Pourquoi la double nationalité est un faux débat que le FN adore
Après les incidents qui ont suivi la qualification de l'Algérie pour les huitièmes de finale de la Coupe du Monde, Marine Le Pen critique la double nationalité.
Le Front national porte les mêmes propositions, d'un président à l'autre. Après les incidents qui ont gâché la fête, lors de la qualification de l'Algérie en huitième de finale de la Coupe du monde, Marine Le Pen veut "mettre fin à la double nationalité" et "arrêter l'immigration", dimanche 29 juin. Son père avait déjà inscrit cette promesse à son programme pour la présidentielle de 2007. Et Jean-Marie Le Pen critiquait déjà la double nationalité en 1989, rappelle le Huffington Post.
Pourtant, la double nationalité est ici un faux problème. Francetv info vous explique pourquoi.
1Les casseurs tous binationaux ? Rien ne le prouve
Après le match Corée du Sud-Algérie, les forces de l'ordre ont interpellé 74 personnes en France. Si des incidents ont été rapportés surtout à Paris, à Marseille et à Lyon, la police n'a jamais publié la nationalité des supporters et casseurs mis en cause. Ils peuvent aussi bien être binationaux que Français. Et si Marine Le Pen dispose de chiffres, elle s'est abstenu de les donner. La président du FN accuse donc les binationaux sans disposer d'éléments de preuve. SOS Racisme dénonce un "discours haineux et stigmatisant".
2Cela n'a pas d'impact sur le sentiment d'être Français
Les doubles-nationaux représentent 5 % de la population de France métropolitaine âgée de 18 à 50 ans, dont 90% sont immigrés ou descendants d'immigrés, détaille l'Institut national d'études démographiques (Ined).
Alors que le FN met régulièrement en doute "l'attachement de ces personnes à notre pays" (au sujet des Franco-Tunisiens, dans ce communiqué de 2011, par exemple), l'Ined précise que la double nationalité a peu d'impact sur le sentiment d'être Français. "Les immigrés doubles-nationaux se sentent autant Français que ceux qui ont abandonné leur ancienne nationalité (82 % dans les deux cas)", ajoute l'institut. "Une double nationalité est une marque d'attachement à ses origines, mais cela n'est pas contradictoire avec une forte identité nationale française", analyse l'Ined.

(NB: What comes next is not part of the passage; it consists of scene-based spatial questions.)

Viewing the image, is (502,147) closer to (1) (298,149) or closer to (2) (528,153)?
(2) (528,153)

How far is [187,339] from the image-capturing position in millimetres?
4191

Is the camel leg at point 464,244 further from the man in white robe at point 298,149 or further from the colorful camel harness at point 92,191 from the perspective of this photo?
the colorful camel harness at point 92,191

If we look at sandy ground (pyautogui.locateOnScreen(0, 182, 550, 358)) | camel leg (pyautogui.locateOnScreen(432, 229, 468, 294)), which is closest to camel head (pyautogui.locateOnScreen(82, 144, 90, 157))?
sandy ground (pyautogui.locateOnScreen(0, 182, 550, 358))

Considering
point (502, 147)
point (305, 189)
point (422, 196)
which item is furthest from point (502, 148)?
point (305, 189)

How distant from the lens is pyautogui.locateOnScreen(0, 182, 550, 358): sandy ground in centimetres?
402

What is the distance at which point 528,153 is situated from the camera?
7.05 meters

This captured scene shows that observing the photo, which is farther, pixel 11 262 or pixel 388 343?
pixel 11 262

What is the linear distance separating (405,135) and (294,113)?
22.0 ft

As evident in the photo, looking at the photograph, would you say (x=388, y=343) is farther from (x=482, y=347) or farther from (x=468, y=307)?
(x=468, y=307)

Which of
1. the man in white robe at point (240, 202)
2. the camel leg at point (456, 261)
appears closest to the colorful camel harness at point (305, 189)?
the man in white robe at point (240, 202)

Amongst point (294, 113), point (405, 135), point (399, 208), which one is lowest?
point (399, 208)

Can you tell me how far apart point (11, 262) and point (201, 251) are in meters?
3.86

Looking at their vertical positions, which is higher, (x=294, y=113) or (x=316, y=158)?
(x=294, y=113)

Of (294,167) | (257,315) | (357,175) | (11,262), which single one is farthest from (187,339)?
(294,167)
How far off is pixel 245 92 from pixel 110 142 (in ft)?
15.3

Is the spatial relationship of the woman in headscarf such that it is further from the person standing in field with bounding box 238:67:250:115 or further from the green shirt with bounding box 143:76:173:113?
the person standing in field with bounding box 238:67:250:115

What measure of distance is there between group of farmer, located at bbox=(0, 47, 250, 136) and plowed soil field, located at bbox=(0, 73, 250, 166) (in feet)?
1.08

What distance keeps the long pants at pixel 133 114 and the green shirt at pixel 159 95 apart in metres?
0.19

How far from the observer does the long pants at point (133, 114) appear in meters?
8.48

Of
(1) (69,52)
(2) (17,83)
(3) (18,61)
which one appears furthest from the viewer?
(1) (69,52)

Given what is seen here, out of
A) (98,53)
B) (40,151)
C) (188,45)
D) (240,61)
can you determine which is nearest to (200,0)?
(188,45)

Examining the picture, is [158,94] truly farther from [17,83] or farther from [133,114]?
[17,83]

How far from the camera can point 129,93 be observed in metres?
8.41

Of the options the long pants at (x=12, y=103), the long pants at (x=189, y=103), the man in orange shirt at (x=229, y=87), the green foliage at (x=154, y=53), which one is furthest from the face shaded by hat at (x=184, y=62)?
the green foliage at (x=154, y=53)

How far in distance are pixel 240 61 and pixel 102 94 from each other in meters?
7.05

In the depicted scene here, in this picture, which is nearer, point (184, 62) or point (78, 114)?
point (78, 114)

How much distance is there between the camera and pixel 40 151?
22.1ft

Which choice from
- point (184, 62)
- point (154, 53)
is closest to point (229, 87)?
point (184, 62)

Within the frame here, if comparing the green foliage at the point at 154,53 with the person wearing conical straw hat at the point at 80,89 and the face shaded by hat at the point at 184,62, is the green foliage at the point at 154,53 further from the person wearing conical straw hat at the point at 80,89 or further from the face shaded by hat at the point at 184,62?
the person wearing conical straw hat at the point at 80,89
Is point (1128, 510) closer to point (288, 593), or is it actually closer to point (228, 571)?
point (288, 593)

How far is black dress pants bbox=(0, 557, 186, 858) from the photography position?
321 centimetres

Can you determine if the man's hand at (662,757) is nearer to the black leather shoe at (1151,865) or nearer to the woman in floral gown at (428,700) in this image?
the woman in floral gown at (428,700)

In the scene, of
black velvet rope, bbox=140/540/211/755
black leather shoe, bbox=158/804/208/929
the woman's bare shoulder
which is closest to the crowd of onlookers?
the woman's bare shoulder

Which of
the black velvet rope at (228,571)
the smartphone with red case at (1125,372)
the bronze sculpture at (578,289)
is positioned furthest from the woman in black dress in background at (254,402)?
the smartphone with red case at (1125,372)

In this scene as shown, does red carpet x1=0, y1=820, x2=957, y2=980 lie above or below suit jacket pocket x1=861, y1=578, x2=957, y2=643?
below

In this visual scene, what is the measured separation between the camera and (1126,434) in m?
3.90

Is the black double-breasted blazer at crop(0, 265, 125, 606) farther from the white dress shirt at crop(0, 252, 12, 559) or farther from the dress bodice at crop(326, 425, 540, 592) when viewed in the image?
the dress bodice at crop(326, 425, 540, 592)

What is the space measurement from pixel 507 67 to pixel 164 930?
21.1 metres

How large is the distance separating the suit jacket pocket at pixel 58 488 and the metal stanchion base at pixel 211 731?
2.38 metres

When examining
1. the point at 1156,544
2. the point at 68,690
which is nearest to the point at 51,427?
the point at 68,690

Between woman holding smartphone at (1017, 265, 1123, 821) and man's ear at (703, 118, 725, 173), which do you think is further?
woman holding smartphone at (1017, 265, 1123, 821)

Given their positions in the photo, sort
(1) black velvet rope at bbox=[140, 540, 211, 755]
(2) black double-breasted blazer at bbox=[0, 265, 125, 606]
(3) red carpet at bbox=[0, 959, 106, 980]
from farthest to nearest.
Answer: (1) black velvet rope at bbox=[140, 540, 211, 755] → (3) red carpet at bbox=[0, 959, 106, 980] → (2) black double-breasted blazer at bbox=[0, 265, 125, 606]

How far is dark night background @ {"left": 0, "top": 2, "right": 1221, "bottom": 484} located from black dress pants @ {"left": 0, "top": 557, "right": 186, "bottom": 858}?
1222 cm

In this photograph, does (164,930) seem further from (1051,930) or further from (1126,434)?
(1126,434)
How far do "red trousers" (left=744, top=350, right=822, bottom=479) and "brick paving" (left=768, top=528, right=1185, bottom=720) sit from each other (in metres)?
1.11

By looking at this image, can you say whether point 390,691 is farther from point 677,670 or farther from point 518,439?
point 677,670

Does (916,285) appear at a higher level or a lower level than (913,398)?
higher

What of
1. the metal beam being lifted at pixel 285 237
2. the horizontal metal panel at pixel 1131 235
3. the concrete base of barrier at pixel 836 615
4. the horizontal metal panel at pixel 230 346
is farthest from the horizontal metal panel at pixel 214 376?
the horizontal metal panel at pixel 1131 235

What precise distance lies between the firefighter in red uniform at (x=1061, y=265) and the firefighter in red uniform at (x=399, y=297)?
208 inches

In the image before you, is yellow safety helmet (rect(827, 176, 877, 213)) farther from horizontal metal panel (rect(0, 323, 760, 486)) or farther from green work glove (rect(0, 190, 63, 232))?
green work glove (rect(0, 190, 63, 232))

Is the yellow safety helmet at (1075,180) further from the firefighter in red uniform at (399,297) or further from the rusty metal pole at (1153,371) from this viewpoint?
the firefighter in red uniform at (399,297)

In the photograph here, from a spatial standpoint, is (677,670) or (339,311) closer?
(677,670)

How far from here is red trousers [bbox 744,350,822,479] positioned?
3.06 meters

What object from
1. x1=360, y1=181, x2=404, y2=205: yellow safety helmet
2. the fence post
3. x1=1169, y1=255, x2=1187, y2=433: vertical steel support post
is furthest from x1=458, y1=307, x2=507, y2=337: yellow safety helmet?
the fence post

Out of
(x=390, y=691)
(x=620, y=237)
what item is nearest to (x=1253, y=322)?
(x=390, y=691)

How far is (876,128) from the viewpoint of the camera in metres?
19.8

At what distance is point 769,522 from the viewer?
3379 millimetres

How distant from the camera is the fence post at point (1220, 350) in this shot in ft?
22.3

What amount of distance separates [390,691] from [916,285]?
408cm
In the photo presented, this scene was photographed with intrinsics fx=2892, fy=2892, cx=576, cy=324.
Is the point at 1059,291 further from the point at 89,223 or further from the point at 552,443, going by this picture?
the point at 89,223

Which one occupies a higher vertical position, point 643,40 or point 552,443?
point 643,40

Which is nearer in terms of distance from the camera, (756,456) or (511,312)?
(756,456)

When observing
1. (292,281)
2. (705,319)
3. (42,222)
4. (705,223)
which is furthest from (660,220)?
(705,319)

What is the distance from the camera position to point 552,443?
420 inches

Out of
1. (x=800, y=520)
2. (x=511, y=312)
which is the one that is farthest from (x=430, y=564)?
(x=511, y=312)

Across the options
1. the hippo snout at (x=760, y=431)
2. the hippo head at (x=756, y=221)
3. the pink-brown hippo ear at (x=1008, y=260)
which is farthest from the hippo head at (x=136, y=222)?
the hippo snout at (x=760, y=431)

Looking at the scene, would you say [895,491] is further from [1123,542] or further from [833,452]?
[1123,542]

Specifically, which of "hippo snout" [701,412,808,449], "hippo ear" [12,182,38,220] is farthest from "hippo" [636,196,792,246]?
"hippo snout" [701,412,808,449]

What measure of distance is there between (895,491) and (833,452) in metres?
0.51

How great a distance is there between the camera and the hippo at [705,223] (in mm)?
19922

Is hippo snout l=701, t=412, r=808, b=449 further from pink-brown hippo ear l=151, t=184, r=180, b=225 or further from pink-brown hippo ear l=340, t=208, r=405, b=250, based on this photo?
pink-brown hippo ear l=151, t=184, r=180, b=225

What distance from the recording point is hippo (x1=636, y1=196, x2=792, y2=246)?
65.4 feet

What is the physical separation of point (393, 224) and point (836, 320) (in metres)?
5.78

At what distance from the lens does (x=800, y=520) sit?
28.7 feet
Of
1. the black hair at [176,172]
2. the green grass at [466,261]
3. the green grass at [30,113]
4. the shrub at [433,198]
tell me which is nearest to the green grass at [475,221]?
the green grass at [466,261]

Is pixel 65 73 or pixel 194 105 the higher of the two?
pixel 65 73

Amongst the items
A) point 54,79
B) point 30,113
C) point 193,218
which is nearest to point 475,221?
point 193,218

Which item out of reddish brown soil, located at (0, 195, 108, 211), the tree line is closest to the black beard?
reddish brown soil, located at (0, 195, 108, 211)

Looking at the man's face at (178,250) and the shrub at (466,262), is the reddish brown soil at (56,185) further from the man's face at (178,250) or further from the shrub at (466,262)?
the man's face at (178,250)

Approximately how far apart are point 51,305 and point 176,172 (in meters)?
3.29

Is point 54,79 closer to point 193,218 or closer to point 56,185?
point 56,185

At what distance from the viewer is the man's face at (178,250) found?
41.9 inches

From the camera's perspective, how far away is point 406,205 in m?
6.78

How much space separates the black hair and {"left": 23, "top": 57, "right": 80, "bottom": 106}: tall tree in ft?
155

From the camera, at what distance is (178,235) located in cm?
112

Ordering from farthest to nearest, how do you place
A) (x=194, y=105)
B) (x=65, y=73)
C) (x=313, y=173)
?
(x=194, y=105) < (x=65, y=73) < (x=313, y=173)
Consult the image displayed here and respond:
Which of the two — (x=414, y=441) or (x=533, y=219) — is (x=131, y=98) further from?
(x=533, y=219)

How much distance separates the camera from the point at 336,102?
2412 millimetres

3Les Français de l'étranger sont aussi concernés
Marine Le Pen ne laisse aucun doute sur les binationaux qu'elle vise : "Il faut choisir, on est Algérien ou Français, Marocain ou Français, mais on ne peut pas être les deux." C'est oublier les "Français de l'étranger", né avec une autre nationalité mais qui demandent à être français car ils ont un parent français. La double nationalité permet de "garder un lien linguistique et culturel avec les ressortissants installés à l'étranger", expliquait en 2011 le sénateur des Français de l'étranger Christian Cointat, cité par Rue89.
4La double nationalité n'est pas toujours un choix
Marine Le Pen ne peut pas ignorer que le Maroc, par exemple, n'autorise par ses ressortissants à abandonner leur nationalité. Les immigrés marocains, s'ils devaient choisir, n'auraient en réalité pas d'autre choix que de conserver leur passeport d'origine et de vivre en France avec le statut d'étranger. Donc, sans droit de vote, par exemple.
Les binationaux, immigrés et descendants d'immigrés, pourraient donc logiquement choisir de garder la nationalité française. C'est ce qu'explique une Franco-Algérienne interrogée par Rue89 : "On est né en France, on vit en France, on n’a jamais vécu dans notre autre pays d’origine. La seule chose que cela changera, c’est qu’en plus d’être stigmatisés, on devra payer un visa l’été pour aller rendre visite à notre famille."
5Ce serait un casse-tête à mettre en œuvre
En raison d'un grand nombre de cas particuliers, la remise en question de la double nationalité serait très complexe à mettre en œuvre. Les conditions d'accès à la nationalité française sont nombreuses : naturalisation, obtention de la nationalité à 18 ans, droit du sol pour les descendants d'immigrés algériens… La loi devrait-elle être rétroactive ? Sur quelle durée ? Applicable à tous les binationaux de la même façon, y compris ceux de l'Union européenne ?
Surtout, Marine Le Pen souhaite-t-elle vraiment laisser le choix aux binationaux ou déchoir des délinquants de leur nationalité française ? La présidente du Front national ne précise pas ses intentions.